Quote from: Lover of Truth
I don't know if this has been addressed yet.  But just because the existence of God can be known through reason alone does not mean that His existence cannot be believed through a supernatural faith based upon divine revelation.


So your refutation is just to word for word deny the teaching of Vatican I.  Brilliant.  We can all just move along now.  Nothing to see here.

What do you mean whether "this has been addressed yet"?  It's the ENTIRE POINT of the thread and the OP.

I found the Vatican I quote after Nishant had raised the question of whether someone can believe a natural truth with a supernatural motive of faith.

This teaching from Vatican I completely blows that out of the water, stating that supernatural truth by definition requires a supernatural object.

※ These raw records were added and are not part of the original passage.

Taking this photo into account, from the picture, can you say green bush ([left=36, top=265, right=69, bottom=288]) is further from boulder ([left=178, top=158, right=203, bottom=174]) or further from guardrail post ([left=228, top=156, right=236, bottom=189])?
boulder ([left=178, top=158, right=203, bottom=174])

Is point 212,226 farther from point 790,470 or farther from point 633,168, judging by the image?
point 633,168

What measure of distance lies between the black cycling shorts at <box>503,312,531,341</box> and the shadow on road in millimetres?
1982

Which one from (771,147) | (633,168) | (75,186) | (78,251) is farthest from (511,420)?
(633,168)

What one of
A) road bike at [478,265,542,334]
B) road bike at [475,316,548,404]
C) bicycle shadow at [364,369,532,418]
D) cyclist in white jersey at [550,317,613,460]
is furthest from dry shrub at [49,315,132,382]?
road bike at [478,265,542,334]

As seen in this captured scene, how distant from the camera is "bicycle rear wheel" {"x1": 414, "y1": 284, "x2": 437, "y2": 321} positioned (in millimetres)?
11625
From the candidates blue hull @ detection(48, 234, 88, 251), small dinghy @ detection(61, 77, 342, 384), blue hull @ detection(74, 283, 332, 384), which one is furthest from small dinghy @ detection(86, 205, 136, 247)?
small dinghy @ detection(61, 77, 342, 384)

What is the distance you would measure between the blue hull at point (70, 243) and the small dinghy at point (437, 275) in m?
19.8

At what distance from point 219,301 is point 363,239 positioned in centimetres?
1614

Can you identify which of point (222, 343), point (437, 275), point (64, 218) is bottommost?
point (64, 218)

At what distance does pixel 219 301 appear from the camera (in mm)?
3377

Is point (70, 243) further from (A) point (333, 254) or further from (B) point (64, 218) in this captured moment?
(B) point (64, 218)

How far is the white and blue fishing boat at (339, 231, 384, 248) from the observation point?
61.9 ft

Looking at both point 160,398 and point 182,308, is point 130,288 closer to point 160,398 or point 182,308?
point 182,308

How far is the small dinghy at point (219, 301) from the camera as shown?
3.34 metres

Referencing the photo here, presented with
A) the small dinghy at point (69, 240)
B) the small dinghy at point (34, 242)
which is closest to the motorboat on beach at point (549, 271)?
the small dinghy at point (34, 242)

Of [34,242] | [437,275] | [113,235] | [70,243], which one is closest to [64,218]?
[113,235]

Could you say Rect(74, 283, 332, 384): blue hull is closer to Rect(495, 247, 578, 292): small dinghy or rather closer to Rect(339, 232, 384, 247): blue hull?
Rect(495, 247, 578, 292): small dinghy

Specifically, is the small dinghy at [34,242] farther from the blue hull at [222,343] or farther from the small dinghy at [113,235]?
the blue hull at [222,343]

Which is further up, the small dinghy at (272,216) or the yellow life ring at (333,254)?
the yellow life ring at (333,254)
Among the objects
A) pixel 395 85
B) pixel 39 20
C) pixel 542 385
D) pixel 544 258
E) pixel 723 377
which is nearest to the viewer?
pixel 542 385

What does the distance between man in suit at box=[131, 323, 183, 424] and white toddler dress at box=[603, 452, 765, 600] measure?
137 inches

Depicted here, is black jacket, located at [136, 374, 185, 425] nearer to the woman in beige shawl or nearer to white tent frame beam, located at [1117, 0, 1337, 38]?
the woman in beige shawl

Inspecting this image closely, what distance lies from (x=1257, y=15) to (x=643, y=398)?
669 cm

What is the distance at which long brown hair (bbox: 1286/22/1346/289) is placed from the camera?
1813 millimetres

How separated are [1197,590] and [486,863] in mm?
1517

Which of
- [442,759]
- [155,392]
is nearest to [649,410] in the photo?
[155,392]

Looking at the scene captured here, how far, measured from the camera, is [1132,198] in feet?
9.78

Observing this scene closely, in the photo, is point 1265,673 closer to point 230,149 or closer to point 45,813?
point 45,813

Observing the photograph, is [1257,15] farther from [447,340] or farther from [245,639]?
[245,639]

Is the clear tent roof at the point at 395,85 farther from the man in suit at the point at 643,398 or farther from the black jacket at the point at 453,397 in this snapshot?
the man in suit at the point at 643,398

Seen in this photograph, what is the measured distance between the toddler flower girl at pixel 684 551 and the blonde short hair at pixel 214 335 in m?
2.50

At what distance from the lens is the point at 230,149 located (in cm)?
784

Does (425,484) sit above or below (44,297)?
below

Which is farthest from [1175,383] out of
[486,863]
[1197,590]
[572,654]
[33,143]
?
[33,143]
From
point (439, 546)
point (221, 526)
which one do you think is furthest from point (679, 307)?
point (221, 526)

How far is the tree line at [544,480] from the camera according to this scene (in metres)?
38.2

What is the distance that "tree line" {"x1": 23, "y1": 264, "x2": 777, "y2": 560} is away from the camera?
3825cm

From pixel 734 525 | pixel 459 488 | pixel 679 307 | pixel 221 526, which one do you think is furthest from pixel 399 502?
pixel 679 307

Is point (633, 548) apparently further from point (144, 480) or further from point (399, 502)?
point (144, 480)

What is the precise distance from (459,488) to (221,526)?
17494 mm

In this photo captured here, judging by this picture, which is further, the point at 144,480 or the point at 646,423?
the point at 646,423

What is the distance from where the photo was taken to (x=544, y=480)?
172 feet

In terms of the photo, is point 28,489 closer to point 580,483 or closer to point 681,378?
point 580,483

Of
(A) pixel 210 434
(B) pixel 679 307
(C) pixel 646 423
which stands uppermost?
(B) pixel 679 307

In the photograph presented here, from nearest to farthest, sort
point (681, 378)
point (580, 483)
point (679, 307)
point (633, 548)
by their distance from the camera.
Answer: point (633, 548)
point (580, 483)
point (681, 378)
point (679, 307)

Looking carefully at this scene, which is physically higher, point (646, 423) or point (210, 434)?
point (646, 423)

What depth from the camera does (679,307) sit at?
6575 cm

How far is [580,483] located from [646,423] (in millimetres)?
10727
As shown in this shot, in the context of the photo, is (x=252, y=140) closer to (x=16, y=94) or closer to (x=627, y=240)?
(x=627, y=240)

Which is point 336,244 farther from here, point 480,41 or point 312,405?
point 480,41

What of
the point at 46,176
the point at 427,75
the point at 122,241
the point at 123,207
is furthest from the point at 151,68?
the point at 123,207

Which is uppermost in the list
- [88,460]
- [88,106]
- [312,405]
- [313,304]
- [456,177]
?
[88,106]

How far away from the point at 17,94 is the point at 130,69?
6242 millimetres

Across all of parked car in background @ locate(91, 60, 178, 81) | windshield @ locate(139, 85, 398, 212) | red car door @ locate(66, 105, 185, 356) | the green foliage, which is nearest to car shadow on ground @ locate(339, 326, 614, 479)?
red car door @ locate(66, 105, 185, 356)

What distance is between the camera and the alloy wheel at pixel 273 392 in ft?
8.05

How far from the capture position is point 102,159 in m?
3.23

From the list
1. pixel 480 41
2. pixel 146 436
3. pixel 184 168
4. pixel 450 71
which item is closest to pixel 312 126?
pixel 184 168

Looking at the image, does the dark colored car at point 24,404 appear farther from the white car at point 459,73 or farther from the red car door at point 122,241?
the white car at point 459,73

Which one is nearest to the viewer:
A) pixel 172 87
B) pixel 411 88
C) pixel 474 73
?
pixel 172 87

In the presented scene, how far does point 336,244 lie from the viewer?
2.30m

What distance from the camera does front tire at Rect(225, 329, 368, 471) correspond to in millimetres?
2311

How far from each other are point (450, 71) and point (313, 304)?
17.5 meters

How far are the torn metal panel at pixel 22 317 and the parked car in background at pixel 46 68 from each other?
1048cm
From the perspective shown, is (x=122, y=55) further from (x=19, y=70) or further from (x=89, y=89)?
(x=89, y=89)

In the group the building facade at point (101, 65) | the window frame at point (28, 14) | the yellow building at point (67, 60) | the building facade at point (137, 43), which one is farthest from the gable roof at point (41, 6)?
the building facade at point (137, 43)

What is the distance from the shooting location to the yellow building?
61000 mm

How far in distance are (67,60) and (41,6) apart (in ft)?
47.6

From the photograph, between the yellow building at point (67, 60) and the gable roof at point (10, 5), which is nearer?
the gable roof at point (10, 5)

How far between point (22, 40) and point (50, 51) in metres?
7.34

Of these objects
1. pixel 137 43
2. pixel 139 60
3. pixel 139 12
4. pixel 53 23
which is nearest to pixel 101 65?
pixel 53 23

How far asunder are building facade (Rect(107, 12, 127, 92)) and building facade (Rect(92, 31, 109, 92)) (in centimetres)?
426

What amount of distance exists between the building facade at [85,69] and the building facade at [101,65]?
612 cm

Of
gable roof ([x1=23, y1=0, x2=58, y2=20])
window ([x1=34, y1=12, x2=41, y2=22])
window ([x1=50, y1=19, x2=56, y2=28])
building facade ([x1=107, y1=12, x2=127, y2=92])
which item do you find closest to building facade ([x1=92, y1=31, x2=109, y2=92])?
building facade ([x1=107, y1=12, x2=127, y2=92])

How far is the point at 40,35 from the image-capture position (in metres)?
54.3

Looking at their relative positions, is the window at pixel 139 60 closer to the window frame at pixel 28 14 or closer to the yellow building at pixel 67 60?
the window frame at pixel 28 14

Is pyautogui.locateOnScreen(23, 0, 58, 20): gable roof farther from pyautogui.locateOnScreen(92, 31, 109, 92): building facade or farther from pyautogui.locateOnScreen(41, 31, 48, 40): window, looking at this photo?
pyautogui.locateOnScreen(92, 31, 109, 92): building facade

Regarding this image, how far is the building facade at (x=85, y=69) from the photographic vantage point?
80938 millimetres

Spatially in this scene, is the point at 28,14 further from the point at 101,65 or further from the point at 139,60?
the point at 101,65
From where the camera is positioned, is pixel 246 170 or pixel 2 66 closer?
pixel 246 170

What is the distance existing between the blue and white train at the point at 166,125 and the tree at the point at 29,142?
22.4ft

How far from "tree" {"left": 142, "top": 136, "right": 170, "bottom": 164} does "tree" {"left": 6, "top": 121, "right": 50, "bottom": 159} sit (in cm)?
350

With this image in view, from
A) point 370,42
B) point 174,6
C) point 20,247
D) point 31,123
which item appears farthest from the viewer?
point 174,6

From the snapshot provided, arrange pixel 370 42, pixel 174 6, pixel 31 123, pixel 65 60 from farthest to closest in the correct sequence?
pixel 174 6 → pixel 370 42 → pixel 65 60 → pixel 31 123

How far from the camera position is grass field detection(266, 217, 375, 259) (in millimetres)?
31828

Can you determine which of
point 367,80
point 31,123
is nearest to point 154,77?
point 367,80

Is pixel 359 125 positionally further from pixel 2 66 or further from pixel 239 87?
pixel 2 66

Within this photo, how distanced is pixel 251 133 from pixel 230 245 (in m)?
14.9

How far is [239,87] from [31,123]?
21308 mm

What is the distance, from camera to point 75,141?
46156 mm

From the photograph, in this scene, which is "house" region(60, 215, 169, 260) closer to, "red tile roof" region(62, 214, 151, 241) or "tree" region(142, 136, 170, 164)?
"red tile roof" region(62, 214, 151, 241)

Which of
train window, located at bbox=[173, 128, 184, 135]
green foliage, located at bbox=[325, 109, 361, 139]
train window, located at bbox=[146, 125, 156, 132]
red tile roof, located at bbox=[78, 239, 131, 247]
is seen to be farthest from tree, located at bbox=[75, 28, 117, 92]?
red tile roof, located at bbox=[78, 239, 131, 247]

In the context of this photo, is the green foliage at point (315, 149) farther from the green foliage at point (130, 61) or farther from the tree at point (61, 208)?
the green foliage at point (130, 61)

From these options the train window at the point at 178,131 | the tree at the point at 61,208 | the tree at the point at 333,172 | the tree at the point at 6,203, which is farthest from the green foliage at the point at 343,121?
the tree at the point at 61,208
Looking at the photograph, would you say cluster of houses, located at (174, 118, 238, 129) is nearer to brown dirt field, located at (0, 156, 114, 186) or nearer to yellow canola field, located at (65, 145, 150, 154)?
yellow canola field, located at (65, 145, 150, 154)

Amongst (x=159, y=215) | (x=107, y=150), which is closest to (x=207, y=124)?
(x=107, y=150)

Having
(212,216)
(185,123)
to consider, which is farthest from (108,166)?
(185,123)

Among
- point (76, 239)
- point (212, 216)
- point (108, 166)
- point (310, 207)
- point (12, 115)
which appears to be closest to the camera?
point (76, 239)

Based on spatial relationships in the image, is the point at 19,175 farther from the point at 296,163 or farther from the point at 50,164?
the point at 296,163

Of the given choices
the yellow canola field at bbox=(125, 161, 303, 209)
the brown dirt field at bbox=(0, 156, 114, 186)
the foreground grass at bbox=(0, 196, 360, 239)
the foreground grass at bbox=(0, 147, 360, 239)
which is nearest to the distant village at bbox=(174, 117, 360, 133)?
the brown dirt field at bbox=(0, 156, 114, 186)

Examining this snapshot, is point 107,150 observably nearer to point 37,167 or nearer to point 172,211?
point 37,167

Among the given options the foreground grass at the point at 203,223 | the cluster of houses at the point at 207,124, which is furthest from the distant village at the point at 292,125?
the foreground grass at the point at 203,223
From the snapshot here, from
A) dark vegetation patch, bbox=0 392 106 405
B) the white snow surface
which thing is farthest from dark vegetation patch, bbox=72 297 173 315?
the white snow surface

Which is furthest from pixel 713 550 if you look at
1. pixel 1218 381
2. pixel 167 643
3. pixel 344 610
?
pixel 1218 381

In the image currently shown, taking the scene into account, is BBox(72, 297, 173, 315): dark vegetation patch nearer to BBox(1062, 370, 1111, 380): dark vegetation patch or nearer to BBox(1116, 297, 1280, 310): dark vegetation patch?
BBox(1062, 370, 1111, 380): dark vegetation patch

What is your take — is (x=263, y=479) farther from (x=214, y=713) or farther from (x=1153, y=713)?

Vatican I on the object of supernatural faith
« Reply #64 on: April 10, 2014, 07:50:02 AM »
Quote from: Ladislaus
Quote from: Lover of Truth
I don't know if this has been addressed yet.  But just because the existence of God can be known through reason alone does not mean that His existence cannot be believed through a supernatural faith based upon divine revelation.


So your refutation is just to word for word deny the teaching of Vatican I.  Brilliant.  We can all just move along now.  Nothing to see here.

What do you mean whether "this has been addressed yet"?  It's the ENTIRE POINT of the thread and the OP.

I found the Vatican I quote after Nishant had raised the question of whether someone can believe a natural truth with a supernatural motive of faith.

This teaching from Vatican I completely blows that out of the water, stating that supernatural truth by definition requires a supernatural object.


I deny nothing.  You read into quotes anti-Catholic "doctrine".  

Do you deny that it is possible to believe God exists with a supernatural faith based upon divine revelation?

You do not believe anyone with the supernatural Faith, simply takes it on the Word of God?  

The minority view was never condemned because they were more than bloggers like you, stubborn or bowler.  You do not believe the theologians who teach the view and all the Saints and doctors who admit it is a possible view are aware of the fact that the existence of God can be arrived at by reason alone?  Give them some credit.  

Pride is at the root of heresy.  Some people think they know more than the Church and her greatest minds and her authoritative and infallible statements.  I content myself to say no more and no less on the issue than the Church teaches.